# how long is too long?



## strmis (Dec 31, 2006)

hi,
i'm new to this site, but have been reading it at anytime i get a chance.

thank you so much for having these posts and sharing your experiences with everyone.

i'm 26 years old and am going thru my first pregnancy. i would technically be about 21 weeks along, but we think our baby died about 11 days ago. thursday (of last week) we checked with our MW and found no heartbeat and we think our baby checked out that morning.
i've tried everything i can think of doing to get the miscarriage moving along (acupuncture, herbs (blue cohosh, red raspberry leaf, cotton root), and makeshift reflexology) and still, no spotting, very mild uterine contractions with no cramping.
my biggest concern at this point is infection. i dont want to go to the clinic or hospital for fear that they will automatically induce me or do a d&c. also, i would also rather m/c at home because, well, this is all traumatic enough without being in a hospital.. poking and proding and such and i wanted to have a moment with my husband (our only moment) with our baby and not have her taken away from us.
how long is too long to wait for a m/c to happen? i have half a dose of cytotec just incase, but i'm not sure if half will be enough (i'm very petite, would 400mg be enough?). my WBC count was borderline high (one point above normal) as of friday, should i be worried? is the length of this pregnancy (21 weeks NOTpregnant, baby 18 weeks gestation) going to make a huge difference for the probability of infection? amount of bleeding to expect (how much should i expect)?

ps: i was told castor oil would work. is it true or just a myth? dont wanna go thru all the drama of being in the toilet and not passing my baby through...







:







:







:







:


----------



## mumm (May 23, 2004)

I couldn't read and not post. I'm so sorry.

Keep reading other posts to know you are not alone. I don't remember how long I waited last year (feb 06), but it seemed like forever; maybe 3 weeks from the time I found out? A total of 5 or 6 weeks from fetal death? The actual m/c was quick and easy, but I had cramping that I thought was just the beginning and took too much advil. 8 minutes later I felt the need to push, and passed everything. Then I was sick from the advil.

My m/w never checked my blood or asked for a follow up to find out if I ever even m/c. Sounds like yours is on top of things. If it is ressuring to check in with her, do so. I am glad that I was able to wait and let things happen at home.

Hang in there.


----------



## Nathan1097 (Nov 20, 2001)

Don't do the caster oil. I've heard it just makes you feel horrible!! Even if you do go into labor from it, you'll be on the toilet and miserable on top of it.

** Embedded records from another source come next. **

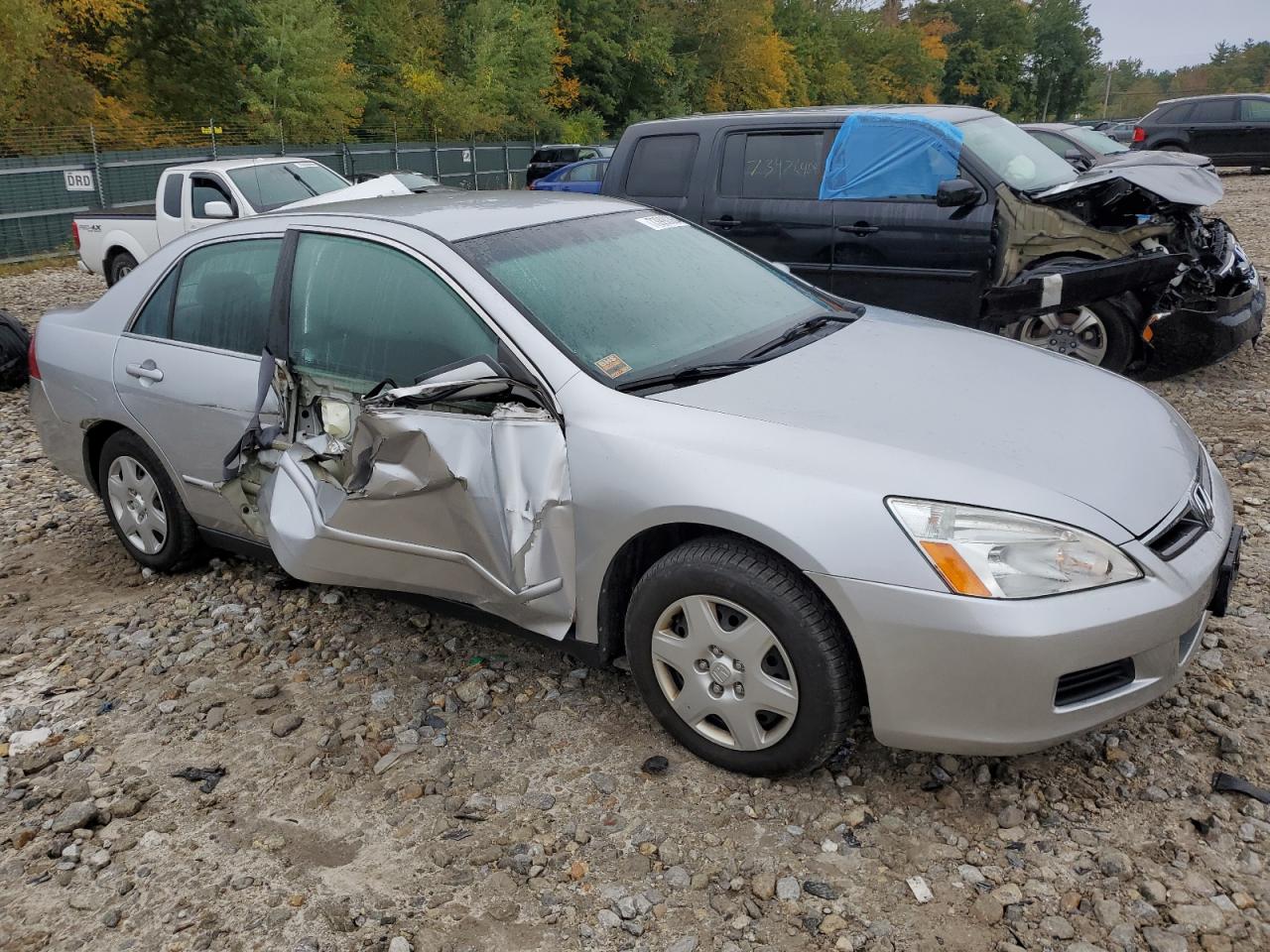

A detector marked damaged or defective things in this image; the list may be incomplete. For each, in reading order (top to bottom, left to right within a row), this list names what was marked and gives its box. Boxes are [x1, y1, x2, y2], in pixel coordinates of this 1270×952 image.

deployed airbag [826, 112, 960, 200]
damaged black car [603, 107, 1262, 375]
severe side damage [220, 365, 572, 639]
crumpled door panel [258, 401, 575, 639]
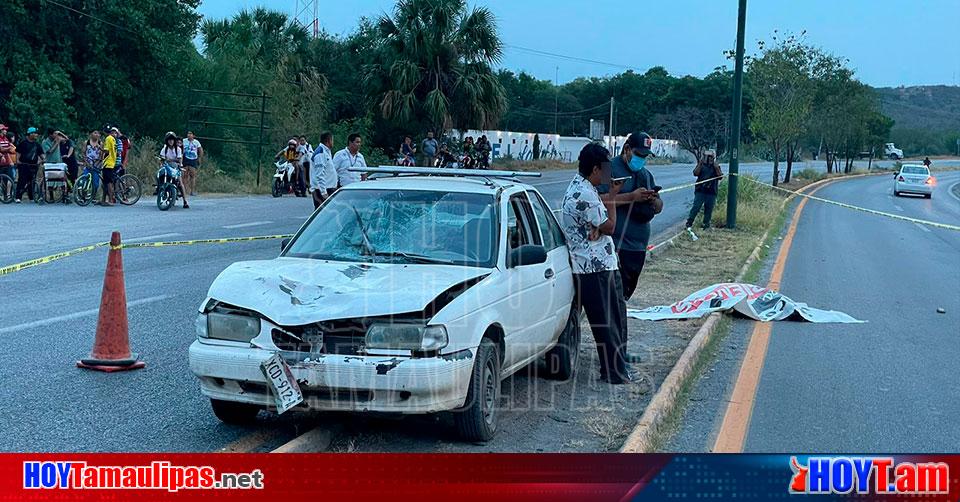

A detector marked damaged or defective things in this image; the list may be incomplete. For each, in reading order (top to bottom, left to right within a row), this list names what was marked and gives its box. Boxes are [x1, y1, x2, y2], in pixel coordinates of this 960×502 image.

cracked windshield [284, 189, 496, 266]
damaged car hood [207, 256, 492, 324]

That said, I'm sorry you're going through this. If it weren't for your white blood cell count, I'd say just wait it out. I hear you about not wanting a medical trauma and the baby taken away soon. At the same time, you don't want this birth to turn into an emergency situation because you've developed an infection. I'd say keep an eye on your temperature and how you feel in general and call if "something doesn't seem right".


----------



## Ruthla (Jun 2, 2004)

I'm so sorry for your loss.


----------



## lolalapcat (Sep 7, 2006)

I don't have any advice, I just want you to know how sorry I am that you have lost your baby, and are having to ask these questions.

Take care,

Keri


----------



## BethanyB (Nov 12, 2005)

I'm so sorry for your loss. I was one of the posters on the old "waiting" thread you found from last year. My m/c was much earlier, and I'm not sure what the complications are in a late loss such as yours. First off, how far is the nearest hospital? I think you can wait to m/c at home as long as you are mere minutes from an emergency room. Not trying to scare you, but you could have some substantial bleeding. I also would imagine that m/c at 20 weeks could be pretty painful. Do you have meds just in case? I understand not wanting a D&C, I didn't either, and the cytotec worked fine for me. I think as long as you are watching for any signs of infection (namely fever, chills, pain, etc) you'll probably be ok, but I would try to get more info from your MW on this. More important than anything, you want to make sure you are safe.


----------



## strmis (Dec 31, 2006)

thanks so much for the support. finding this website/thread is probably one of the most helpful things i've found during this time. i really appreciate it.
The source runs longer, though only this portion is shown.